## [Source excerpt]
= = = =

The most persuasive advocate of the surge was General Petraeus. As the author of the Army’s counterinsurgency manual, he was the undisputed authority on the strategy he would lead. His intellect, competitiveness, and work ethic were well known. On one of his visits home, I invited the general to mountain bike with me at Fort Belvoir, Virginia. He was mainly a runner, but he had enough confidence to accept the challenge. He held his own with the experienced riders of the presidential peloton.

After the ride, I stepped inside a building at Fort Belvoir to take a call from the prime minister of Japan. I heard a noise in the background. I peeked out the door and saw Petraeus leading the peloton through a series of post-ride push-ups and crunches.

Petraeus’s rise had attracted some resentment. I had heard gossip from several people warning that he had an outsize ego. Back in 2004, when Petraeus was leading the effort to train Iraqi security forces, Newsweek had run a cover with a close-up photo of him above the headline “Can this man save Iraq?” When I raised the topic with him, he smiled and said, “My classmates from West Point are never going to let me live that down.” I appreciated his self-deprecating remark. It was a good complement to his drive.

= = = =

## [Task instructions]
a – In the passage about General Petraeus, retype the words from "After the ride, I" up to and including "push-ups and crunches.".
b – According to the passage about General Petraeus, why was he the undisputed authority on the surge strategy?
c – Carry on the passage about General Petraeus from its last sentence.

## [Provided information]
= = = =

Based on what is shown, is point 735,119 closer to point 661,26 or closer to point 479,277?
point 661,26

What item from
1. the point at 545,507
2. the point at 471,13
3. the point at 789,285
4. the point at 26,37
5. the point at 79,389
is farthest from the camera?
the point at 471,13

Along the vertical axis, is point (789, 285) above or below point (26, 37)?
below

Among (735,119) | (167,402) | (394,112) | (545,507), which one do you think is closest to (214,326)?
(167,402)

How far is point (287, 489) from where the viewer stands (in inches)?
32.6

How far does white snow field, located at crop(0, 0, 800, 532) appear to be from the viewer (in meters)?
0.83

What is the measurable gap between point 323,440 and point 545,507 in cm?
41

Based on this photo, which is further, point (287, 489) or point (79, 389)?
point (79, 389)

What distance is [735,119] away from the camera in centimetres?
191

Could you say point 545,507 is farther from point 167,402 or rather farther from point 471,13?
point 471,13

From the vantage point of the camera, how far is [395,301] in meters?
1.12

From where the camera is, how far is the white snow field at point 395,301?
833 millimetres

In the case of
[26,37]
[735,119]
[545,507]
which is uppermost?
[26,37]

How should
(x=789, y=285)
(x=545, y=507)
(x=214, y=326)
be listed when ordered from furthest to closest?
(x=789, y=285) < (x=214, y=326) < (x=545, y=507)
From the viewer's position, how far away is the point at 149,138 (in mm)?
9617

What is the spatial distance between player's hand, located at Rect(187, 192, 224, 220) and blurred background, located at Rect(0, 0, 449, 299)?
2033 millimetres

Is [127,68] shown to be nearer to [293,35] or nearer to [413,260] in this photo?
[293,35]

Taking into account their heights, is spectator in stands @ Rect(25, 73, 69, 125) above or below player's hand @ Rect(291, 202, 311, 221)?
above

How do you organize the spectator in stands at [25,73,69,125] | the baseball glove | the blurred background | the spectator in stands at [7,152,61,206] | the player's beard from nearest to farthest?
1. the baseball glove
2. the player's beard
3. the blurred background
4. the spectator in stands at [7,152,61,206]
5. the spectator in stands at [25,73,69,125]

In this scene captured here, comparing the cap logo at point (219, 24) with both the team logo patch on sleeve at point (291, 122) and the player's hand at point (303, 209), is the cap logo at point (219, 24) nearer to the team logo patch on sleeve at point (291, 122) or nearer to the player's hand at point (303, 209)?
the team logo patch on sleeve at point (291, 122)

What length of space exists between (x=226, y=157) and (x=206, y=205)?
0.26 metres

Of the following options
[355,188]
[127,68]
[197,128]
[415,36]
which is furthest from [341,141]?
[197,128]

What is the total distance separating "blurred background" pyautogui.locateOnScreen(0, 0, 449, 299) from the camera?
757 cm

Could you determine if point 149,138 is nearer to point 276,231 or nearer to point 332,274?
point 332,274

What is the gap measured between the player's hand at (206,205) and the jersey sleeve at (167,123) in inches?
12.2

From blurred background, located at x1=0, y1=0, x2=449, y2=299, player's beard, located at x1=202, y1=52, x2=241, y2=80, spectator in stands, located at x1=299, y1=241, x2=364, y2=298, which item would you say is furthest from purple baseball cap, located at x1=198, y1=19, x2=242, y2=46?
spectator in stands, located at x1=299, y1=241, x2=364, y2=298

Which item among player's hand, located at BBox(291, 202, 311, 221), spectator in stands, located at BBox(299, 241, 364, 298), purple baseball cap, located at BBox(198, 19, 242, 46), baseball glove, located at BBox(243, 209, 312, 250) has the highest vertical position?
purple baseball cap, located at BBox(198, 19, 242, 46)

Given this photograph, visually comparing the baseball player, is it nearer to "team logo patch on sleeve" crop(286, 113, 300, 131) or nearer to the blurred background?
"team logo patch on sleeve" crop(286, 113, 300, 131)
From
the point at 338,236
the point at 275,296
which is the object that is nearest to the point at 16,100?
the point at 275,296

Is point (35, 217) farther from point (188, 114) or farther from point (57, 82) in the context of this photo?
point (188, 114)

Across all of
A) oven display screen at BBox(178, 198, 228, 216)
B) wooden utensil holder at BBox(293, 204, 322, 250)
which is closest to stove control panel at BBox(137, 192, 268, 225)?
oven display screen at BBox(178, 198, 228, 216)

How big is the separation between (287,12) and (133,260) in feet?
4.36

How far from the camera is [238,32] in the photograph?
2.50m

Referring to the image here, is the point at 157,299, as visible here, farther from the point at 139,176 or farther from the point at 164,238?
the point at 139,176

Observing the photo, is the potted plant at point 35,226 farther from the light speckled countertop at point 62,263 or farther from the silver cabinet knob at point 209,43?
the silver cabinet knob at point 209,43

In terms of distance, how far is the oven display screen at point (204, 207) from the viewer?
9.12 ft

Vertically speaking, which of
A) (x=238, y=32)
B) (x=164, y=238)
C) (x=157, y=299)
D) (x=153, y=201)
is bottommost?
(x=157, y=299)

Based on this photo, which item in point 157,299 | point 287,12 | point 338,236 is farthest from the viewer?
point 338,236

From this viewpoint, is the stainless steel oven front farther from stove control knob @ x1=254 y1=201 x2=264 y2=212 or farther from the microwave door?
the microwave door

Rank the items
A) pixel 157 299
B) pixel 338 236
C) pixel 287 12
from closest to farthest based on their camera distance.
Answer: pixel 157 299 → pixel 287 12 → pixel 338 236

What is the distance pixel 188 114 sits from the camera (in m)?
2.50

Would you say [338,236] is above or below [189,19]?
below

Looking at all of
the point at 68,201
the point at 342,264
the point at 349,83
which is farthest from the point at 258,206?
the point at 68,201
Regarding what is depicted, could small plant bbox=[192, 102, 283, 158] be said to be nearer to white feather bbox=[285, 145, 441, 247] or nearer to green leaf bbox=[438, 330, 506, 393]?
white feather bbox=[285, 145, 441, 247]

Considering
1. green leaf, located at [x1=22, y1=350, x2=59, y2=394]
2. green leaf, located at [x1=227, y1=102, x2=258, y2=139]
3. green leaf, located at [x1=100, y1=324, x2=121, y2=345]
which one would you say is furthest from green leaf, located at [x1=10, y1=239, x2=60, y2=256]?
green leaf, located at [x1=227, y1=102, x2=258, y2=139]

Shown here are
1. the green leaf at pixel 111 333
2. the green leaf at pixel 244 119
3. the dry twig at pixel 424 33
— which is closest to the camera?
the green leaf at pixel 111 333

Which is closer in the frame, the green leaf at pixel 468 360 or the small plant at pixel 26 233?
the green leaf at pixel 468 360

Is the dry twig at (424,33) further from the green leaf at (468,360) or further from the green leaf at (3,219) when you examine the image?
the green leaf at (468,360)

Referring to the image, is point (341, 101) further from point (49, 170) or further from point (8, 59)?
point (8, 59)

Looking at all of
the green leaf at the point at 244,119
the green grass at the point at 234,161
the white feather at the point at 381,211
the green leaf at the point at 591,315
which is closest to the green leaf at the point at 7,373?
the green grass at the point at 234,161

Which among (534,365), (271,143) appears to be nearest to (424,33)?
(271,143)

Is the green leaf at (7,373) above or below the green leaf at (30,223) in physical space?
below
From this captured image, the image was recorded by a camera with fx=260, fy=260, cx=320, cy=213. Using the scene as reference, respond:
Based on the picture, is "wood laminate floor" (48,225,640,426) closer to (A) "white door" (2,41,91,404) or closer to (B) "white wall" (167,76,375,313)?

= = = =

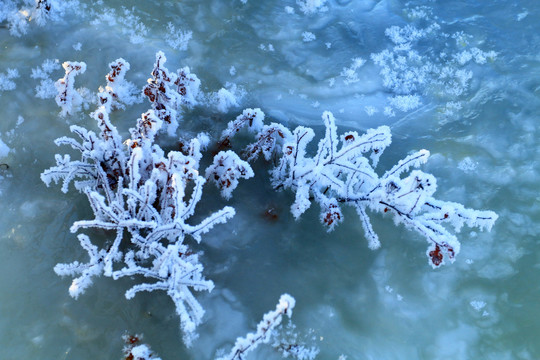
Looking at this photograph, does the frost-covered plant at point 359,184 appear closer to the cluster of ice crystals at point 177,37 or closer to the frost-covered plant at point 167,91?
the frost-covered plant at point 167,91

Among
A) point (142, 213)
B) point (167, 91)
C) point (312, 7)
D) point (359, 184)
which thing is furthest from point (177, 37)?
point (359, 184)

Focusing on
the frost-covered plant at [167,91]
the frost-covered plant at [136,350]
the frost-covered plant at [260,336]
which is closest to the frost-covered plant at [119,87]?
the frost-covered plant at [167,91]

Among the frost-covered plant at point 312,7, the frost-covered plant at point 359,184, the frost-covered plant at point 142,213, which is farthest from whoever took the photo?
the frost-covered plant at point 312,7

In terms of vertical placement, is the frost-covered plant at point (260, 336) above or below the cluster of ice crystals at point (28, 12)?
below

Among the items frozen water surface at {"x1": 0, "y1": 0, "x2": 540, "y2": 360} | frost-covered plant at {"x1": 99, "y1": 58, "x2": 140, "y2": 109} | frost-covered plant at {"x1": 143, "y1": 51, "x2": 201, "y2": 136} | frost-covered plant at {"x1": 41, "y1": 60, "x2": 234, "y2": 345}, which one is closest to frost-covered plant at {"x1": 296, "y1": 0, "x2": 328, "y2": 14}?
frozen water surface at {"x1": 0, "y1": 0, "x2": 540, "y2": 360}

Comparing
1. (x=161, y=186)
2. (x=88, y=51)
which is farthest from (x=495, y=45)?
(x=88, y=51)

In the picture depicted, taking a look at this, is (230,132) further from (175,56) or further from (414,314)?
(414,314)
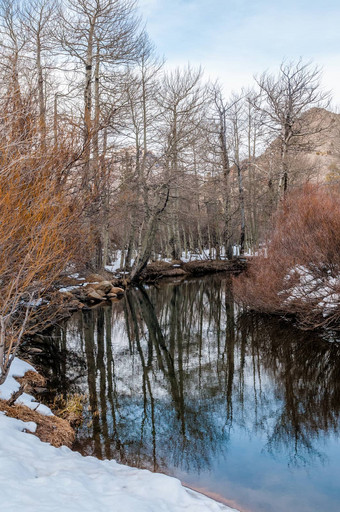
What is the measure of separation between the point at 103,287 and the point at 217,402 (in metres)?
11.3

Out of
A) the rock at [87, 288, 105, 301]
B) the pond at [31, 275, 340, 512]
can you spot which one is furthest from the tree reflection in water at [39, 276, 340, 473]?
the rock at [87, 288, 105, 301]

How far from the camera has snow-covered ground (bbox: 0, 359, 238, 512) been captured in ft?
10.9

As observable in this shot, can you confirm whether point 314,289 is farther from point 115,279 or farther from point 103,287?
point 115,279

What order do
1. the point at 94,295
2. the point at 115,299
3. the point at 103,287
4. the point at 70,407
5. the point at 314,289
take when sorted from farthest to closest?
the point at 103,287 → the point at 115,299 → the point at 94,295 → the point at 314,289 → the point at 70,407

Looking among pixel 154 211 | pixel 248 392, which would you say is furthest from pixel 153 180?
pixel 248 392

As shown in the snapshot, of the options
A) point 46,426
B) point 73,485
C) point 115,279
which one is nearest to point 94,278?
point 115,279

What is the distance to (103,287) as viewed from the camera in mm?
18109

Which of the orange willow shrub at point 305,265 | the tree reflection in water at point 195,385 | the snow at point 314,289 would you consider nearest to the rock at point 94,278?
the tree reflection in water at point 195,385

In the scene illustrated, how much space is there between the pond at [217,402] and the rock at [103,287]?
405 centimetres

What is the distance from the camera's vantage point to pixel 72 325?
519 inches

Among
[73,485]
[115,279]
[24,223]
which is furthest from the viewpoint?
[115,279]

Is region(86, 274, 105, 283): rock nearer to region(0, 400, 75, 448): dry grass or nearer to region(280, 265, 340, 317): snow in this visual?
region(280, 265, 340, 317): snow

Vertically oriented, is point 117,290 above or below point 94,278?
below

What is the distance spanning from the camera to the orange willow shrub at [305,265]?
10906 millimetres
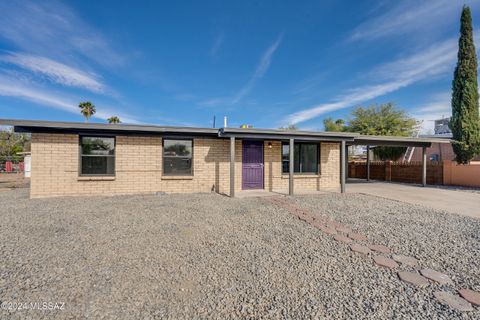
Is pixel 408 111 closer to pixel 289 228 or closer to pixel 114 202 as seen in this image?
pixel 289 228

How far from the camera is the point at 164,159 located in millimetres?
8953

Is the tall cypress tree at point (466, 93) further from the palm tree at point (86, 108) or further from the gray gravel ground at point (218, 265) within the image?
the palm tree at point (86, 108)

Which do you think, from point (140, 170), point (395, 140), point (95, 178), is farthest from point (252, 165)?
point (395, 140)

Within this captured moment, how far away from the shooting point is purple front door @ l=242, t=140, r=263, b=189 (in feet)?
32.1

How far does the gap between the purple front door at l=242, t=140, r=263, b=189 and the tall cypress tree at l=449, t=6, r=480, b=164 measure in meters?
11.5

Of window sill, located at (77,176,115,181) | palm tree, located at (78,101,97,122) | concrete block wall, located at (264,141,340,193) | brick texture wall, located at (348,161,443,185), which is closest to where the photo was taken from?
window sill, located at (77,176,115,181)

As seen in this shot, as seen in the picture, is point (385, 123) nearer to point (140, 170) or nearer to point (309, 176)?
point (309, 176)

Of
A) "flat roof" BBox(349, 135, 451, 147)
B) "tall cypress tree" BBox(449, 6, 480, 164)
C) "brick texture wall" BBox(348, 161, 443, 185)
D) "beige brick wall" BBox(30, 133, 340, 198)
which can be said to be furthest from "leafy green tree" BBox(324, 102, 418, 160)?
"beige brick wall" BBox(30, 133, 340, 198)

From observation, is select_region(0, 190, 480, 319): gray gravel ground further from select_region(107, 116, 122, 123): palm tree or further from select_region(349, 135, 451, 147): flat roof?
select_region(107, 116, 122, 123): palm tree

= = = =

## [Exercise results]
a –
After the ride, I stepped inside a building at Fort Belvoir to take a call from the prime minister of Japan. I heard a noise in the background. I peeked out the door and saw Petraeus leading the peloton through a series of post-ride push-ups and crunches.

b – He had written the Army's counterinsurgency manual, so he was the undisputed authority on the strategy he would lead.

c –
Petraeus’s confirmation hearings came late in January. “I think that at this point in Baghdad the population just wants to be secure,” he said. “And truthfully, they don’t care who does it.” When John McCain pressed him on whether the mission could succeed without more troops, General Petraeus answered, “No, sir.” The Senate confirmed him, 81 to 0.

I called the general to the Oval Office to congratulate him on the vote. Dick Cheney, Bob Gates, Pete Pace, and other members of the national security team were there to wish him well. “I’d like a moment alone with my commander,” I said.

As the team filed out, I assured General Petraeus that I had confidence in him and that he could have my ear anytime. At the end of the meeting I said, “This is it. We’re doubling down.”

As he walked out the door, he replied, “Mr. President, I think it’s more like all in.”

On February 10, 2007, David Petraeus took command in Baghdad. His task was as daunting as any American commander had faced in decades. As he told his troops on his first day, “The situation in Iraq is exceedingly challenging, the stakes are very high, the way ahead will be hard and there undoubtedly will be many tough days.” He continued: “However, hard is not hopeless. These tasks are achievable; this mission is doable.”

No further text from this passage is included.